Aku ingin buru-buru bertemu dengan Irfan, ada yang ingin aku bicarakan padanya mengenai kondisi keuanganku. Aku ingin meminta bantuannya untuk mencarikanku pekerjaan sampingan. Aku melangkah menelusuri jalan setapak dan menyebrangi rel kereta yang sepi. Kupercepat langkah, tiga puluh meter di depan adalah Masjid At-Taqwa yang memiliki kubah besar yang di atasnya bertuliskan nama Allah. Masjid Megah yang memberikan ketenangan apabila berada di dalamnya.

   Tidak jauh dari pekarangan Masjid aku berpapasan dengan tiga akhwat yang beriringan keluar. Mereka adalah Irma, Ayu dan Rahmah. Mereka adalah pengurus rohis yang baru dari fakultas ekonomi. Diantara mereka, Irma yang memiliki jabatan tertinggi. Ia ketua keputrian di rohis. Keputrian rohis disini memiliki anggota terbanyak, kurang lebih lima puluh orang. Dan mereka tergabung dalam Satuan Kegiatan Islam (SKI) bersama fakultas lain.

Dari ketiganya, Irmalah yang memiliki tubuh sangat mungil, berparas jelita berkulit putih yang selalu ramah dan murah senyum, tapi di balik senyumnya ia termasuk salah satu wanita yang cerdas dan tegas, Tak heran bila ia selalu disegani oleh ahkwat-akhwat yang lain. Ia lulusan dari pondok pesantren dari cirebon. Orang tuanya seorang alim ulama yang terpandang disana.

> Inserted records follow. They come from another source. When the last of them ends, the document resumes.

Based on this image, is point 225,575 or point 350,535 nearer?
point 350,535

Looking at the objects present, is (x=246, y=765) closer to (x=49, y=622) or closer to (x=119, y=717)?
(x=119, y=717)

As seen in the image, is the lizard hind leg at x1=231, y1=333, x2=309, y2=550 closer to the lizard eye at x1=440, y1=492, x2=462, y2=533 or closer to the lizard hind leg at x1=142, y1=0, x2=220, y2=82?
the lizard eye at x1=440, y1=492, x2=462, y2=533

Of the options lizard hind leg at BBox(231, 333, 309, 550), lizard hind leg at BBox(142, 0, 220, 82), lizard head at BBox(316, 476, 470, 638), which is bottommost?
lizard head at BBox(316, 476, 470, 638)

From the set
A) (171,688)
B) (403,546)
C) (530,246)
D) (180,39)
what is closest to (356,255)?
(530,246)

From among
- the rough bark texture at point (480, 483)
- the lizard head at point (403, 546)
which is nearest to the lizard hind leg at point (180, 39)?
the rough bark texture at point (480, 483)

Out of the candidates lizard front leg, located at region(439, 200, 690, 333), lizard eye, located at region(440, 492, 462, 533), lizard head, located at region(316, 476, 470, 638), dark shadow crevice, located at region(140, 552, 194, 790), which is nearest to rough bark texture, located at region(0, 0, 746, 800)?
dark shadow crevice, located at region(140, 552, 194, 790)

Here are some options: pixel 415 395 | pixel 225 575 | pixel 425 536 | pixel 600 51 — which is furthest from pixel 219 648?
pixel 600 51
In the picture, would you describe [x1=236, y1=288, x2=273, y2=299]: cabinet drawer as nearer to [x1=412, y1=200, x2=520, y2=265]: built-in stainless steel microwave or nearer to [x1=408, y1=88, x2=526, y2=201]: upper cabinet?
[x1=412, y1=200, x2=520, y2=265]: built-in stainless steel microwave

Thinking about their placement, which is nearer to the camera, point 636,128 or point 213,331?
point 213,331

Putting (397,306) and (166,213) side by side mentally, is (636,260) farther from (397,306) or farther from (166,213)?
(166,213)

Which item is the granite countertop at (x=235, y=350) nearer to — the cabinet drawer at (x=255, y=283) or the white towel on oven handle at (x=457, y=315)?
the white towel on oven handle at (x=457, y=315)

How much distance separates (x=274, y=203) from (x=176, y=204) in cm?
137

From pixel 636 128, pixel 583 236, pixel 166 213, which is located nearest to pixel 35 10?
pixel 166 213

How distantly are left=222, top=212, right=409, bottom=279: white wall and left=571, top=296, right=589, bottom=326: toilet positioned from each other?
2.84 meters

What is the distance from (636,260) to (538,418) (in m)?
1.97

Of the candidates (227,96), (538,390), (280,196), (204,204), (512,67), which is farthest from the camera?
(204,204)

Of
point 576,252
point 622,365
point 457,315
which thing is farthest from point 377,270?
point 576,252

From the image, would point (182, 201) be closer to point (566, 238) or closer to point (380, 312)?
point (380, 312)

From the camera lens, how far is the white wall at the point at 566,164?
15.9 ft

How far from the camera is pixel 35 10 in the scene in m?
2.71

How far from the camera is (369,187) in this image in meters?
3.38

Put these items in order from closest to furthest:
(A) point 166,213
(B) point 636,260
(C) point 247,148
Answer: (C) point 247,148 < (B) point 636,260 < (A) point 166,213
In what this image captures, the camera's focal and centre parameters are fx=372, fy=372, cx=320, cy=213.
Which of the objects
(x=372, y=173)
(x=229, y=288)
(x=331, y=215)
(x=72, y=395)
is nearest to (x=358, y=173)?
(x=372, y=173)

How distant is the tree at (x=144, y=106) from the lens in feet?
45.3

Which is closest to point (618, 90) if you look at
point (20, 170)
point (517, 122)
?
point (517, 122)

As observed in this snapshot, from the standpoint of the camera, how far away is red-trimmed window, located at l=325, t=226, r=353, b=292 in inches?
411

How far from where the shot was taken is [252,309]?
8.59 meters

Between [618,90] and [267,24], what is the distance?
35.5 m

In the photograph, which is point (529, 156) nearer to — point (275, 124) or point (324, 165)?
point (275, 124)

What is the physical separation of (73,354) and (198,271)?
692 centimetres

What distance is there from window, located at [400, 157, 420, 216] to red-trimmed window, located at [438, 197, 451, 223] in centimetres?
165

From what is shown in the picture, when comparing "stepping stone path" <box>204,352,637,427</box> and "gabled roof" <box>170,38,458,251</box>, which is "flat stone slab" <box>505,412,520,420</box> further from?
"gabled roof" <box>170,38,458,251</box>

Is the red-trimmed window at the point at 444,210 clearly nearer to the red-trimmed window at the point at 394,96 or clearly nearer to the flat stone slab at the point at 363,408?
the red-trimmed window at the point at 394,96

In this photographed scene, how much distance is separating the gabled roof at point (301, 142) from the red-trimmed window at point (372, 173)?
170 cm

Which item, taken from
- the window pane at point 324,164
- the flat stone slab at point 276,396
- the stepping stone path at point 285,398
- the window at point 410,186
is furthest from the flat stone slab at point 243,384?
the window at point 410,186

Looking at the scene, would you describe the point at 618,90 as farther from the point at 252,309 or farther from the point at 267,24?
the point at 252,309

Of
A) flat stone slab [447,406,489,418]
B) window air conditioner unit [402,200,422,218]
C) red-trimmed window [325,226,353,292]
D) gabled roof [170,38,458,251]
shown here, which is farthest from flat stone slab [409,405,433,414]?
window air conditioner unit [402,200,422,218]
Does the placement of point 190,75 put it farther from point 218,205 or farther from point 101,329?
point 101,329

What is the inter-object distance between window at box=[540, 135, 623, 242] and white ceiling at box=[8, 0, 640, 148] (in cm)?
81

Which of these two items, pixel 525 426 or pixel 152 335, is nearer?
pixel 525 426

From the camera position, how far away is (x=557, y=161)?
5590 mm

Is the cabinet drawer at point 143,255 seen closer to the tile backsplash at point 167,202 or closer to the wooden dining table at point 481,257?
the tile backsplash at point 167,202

Ia satu jurusan denganku, jurusan Management perusahaan.

Assalamu'alaikum, ukhti pada mau kemana? Kok kelihatannya buru-buru.” Tanyaku sambil kutundukan kepala dan tak melirik sedikitpun, dan dengan serentak mereka membalas salamku.

Wa'alaikumussalam. Kami hendak ke ruang rohis, mau ambil white board dan perlengkapan lain untuk rapat. ia kami buru-buru biar tidak ketinggalan shalat berjamaah. Antum kenapa masih disini? Yang lain sudah menunggu di Masjid.” Jawab Irma.

“Iya, Saya baru saja datang. Ma... maaf saya terlambat.”

“Tidak apa-apa, tidak terlambat kok. Kan rapatnya di mulainya nanti jam satu siang. Oh iya Mal, afwan, antum aku daftarkan menjadi panitia bisa kan?” Ujar Irma bertanya padaku.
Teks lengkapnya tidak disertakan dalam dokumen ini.